Ahmed Agne, ou le tropisme nippon

Publié le 28 août 2006 Lecture : 2 minutes.

Ahmed Agne est le fondateur de Ki-oon, une maison d’édition spécialisée dans le manga. Âgé de 29 ans, aîné d’une famille de six enfants, il est le fils d’un mécanicien sénégalais et d’une Mauritanienne installés à Trappes, dans la banlieue parisienne. Alors que son père souhaite qu’il apprenne l’arabe, c’est le japonais qu’Ahmed parle couramment au terme d’une licence en langue nippone et d’un séjour professionnel de deux ans à Misasa, un petit village à 200 km d’Hiroshima.
Passionné dès l’enfance par les mangas (son préféré : City Hunter), il n’a qu’une obsession : partager sa passion avec le plus grand nombre, surtout les enfants. Rien d’étonnant à ce qu’il choisisse la bande dessinée comme moyen pédagogique pour améliorer la lecture des élèves du primaire de Trappes auxquels il a donné des cours de soutien pendant deux ans. Avec les enfants, il a le contact facile. Il confie que c’est avec eux que ça s’est le mieux passé au Japon. « À mon arrivée là-bas, les gens étaient surpris. Ils n’avaient jamais vu un Noir auparavant. Les enfants étaient drôles, ils me demandaient pourquoi t’es noir ?. Ils se comportaient comme dans les BD, s’approchant pour mieux m’observer avant de s’enfuir en courant ! »
À son retour du Japon, il n’a qu’un projet en tête : éditer lui-même des mangas. Il lui faudra pourtant patienter quelques années et vivre de la traduction de jeux vidéo avant que Ki-oon voie finalement le jour à l’automne 2003. Avec son associée, Cécile Pournin, ils adaptent des titres japonais et en assurent la promotion en France, en Suisse, en Belgique et au Canada.

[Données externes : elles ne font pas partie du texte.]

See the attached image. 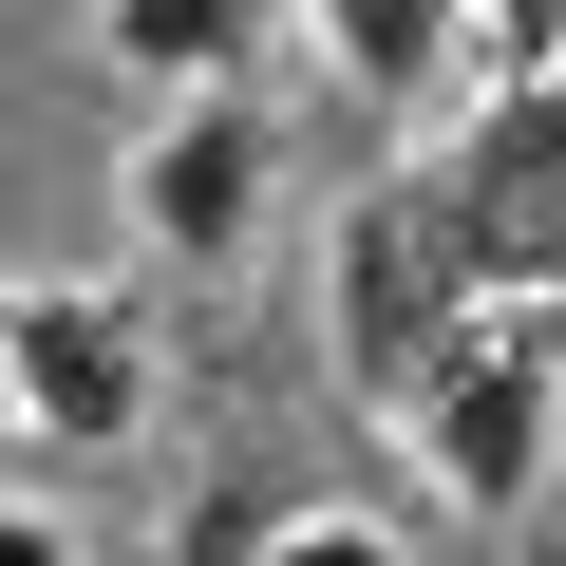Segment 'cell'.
Wrapping results in <instances>:
<instances>
[{
  "label": "cell",
  "mask_w": 566,
  "mask_h": 566,
  "mask_svg": "<svg viewBox=\"0 0 566 566\" xmlns=\"http://www.w3.org/2000/svg\"><path fill=\"white\" fill-rule=\"evenodd\" d=\"M76 39H95V76H151V95H227V76H264L283 0H76Z\"/></svg>",
  "instance_id": "cell-7"
},
{
  "label": "cell",
  "mask_w": 566,
  "mask_h": 566,
  "mask_svg": "<svg viewBox=\"0 0 566 566\" xmlns=\"http://www.w3.org/2000/svg\"><path fill=\"white\" fill-rule=\"evenodd\" d=\"M283 510H303L283 472H208V491H189V528H170V566H245V547H264Z\"/></svg>",
  "instance_id": "cell-9"
},
{
  "label": "cell",
  "mask_w": 566,
  "mask_h": 566,
  "mask_svg": "<svg viewBox=\"0 0 566 566\" xmlns=\"http://www.w3.org/2000/svg\"><path fill=\"white\" fill-rule=\"evenodd\" d=\"M0 322H20V283H0Z\"/></svg>",
  "instance_id": "cell-12"
},
{
  "label": "cell",
  "mask_w": 566,
  "mask_h": 566,
  "mask_svg": "<svg viewBox=\"0 0 566 566\" xmlns=\"http://www.w3.org/2000/svg\"><path fill=\"white\" fill-rule=\"evenodd\" d=\"M245 566H416V528H378V510H340V491H303V510H283Z\"/></svg>",
  "instance_id": "cell-8"
},
{
  "label": "cell",
  "mask_w": 566,
  "mask_h": 566,
  "mask_svg": "<svg viewBox=\"0 0 566 566\" xmlns=\"http://www.w3.org/2000/svg\"><path fill=\"white\" fill-rule=\"evenodd\" d=\"M264 208H283V114H264V76L151 95V133L114 151V227H133L151 264H245Z\"/></svg>",
  "instance_id": "cell-5"
},
{
  "label": "cell",
  "mask_w": 566,
  "mask_h": 566,
  "mask_svg": "<svg viewBox=\"0 0 566 566\" xmlns=\"http://www.w3.org/2000/svg\"><path fill=\"white\" fill-rule=\"evenodd\" d=\"M416 189H434V227H453V264L491 303L510 283H566V76H491L472 114H434Z\"/></svg>",
  "instance_id": "cell-4"
},
{
  "label": "cell",
  "mask_w": 566,
  "mask_h": 566,
  "mask_svg": "<svg viewBox=\"0 0 566 566\" xmlns=\"http://www.w3.org/2000/svg\"><path fill=\"white\" fill-rule=\"evenodd\" d=\"M397 453L453 528H528L547 472H566V283H510L472 303L416 378H397Z\"/></svg>",
  "instance_id": "cell-1"
},
{
  "label": "cell",
  "mask_w": 566,
  "mask_h": 566,
  "mask_svg": "<svg viewBox=\"0 0 566 566\" xmlns=\"http://www.w3.org/2000/svg\"><path fill=\"white\" fill-rule=\"evenodd\" d=\"M472 76H566V0H472Z\"/></svg>",
  "instance_id": "cell-10"
},
{
  "label": "cell",
  "mask_w": 566,
  "mask_h": 566,
  "mask_svg": "<svg viewBox=\"0 0 566 566\" xmlns=\"http://www.w3.org/2000/svg\"><path fill=\"white\" fill-rule=\"evenodd\" d=\"M151 416H170V340H151L133 283H20V322H0V434L57 453V472H95Z\"/></svg>",
  "instance_id": "cell-2"
},
{
  "label": "cell",
  "mask_w": 566,
  "mask_h": 566,
  "mask_svg": "<svg viewBox=\"0 0 566 566\" xmlns=\"http://www.w3.org/2000/svg\"><path fill=\"white\" fill-rule=\"evenodd\" d=\"M0 566H76V528H57L39 491H0Z\"/></svg>",
  "instance_id": "cell-11"
},
{
  "label": "cell",
  "mask_w": 566,
  "mask_h": 566,
  "mask_svg": "<svg viewBox=\"0 0 566 566\" xmlns=\"http://www.w3.org/2000/svg\"><path fill=\"white\" fill-rule=\"evenodd\" d=\"M283 39H303L359 114L434 133V114H453V76H472V0H283Z\"/></svg>",
  "instance_id": "cell-6"
},
{
  "label": "cell",
  "mask_w": 566,
  "mask_h": 566,
  "mask_svg": "<svg viewBox=\"0 0 566 566\" xmlns=\"http://www.w3.org/2000/svg\"><path fill=\"white\" fill-rule=\"evenodd\" d=\"M472 303H491V283L453 264V227H434V189H416V170H378V189L322 227V359H340V397H359V416H397V378H416Z\"/></svg>",
  "instance_id": "cell-3"
}]
</instances>
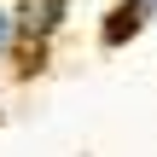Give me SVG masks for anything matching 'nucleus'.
Wrapping results in <instances>:
<instances>
[{"instance_id":"obj_1","label":"nucleus","mask_w":157,"mask_h":157,"mask_svg":"<svg viewBox=\"0 0 157 157\" xmlns=\"http://www.w3.org/2000/svg\"><path fill=\"white\" fill-rule=\"evenodd\" d=\"M12 12H17V58H35L70 29L76 0H12Z\"/></svg>"},{"instance_id":"obj_2","label":"nucleus","mask_w":157,"mask_h":157,"mask_svg":"<svg viewBox=\"0 0 157 157\" xmlns=\"http://www.w3.org/2000/svg\"><path fill=\"white\" fill-rule=\"evenodd\" d=\"M157 23V0H111V12L99 17V47H128Z\"/></svg>"},{"instance_id":"obj_3","label":"nucleus","mask_w":157,"mask_h":157,"mask_svg":"<svg viewBox=\"0 0 157 157\" xmlns=\"http://www.w3.org/2000/svg\"><path fill=\"white\" fill-rule=\"evenodd\" d=\"M17 58V12H12V0H0V70Z\"/></svg>"},{"instance_id":"obj_4","label":"nucleus","mask_w":157,"mask_h":157,"mask_svg":"<svg viewBox=\"0 0 157 157\" xmlns=\"http://www.w3.org/2000/svg\"><path fill=\"white\" fill-rule=\"evenodd\" d=\"M0 122H6V111H0Z\"/></svg>"}]
</instances>
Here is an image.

Ils publient leur premier album, Element Line, de Mamiya Takizaki, en mars 2004. Depuis, ils ont sorti plusieurs livres, distribués par Interforum, un des poids lourds du secteur en France.
Ki-oon signifie en japonais « avoir le cur rempli d’émotions ». Le choix de ce nom n’est pas anodin. Pour Ahmed Agne, il résume l’essentiel de ce qu’est le manga : « un média différent, exotique et amusant qui fait passer de l’émotion au lecteur ». Pour renouveler ses éditions, il se rend deux fois par an au pays du Soleil-Levant, en quête de nouveaux dessinateurs et de nouveaux contrats d’adaptation. C’est sans doute grâce à sa maîtrise de la langue qu’il réussit en quelques années seulement à s’imposer face à ses vingt-cinq concurrents, comme les célèbres éditions Soleil et Glénat. Il n’est d’ailleurs pas peu fier d’avoir, pour la première fois en janvier dernier, partagé avec eux le stand « Manga » du festival d’Angoulême. Ce qu’il a préféré, dit-il, c’est le contact avec le public, rencontrer les amateurs de cet art qui prend chaque jour une part plus grande dans l’univers de la bande dessinée.
Mais l’ambition de ce jeune issu de la banlieue ne s’arrête pas là. Il est récompensé en juillet 2006 en devenant l’un des lauréats du concours Talents des cités. Il s’est engagé dans cette aventure « pour que les jeunes n’hésitent pas à se lancer » et aient un exemple de réussite qui leur ressemble. Ahmed ne déplore qu’une chose : le manque de points de vente en Afrique pour diffuser son art, alors que « le public existe ». Une chose à laquelle il tentera de remédier, c’est certain.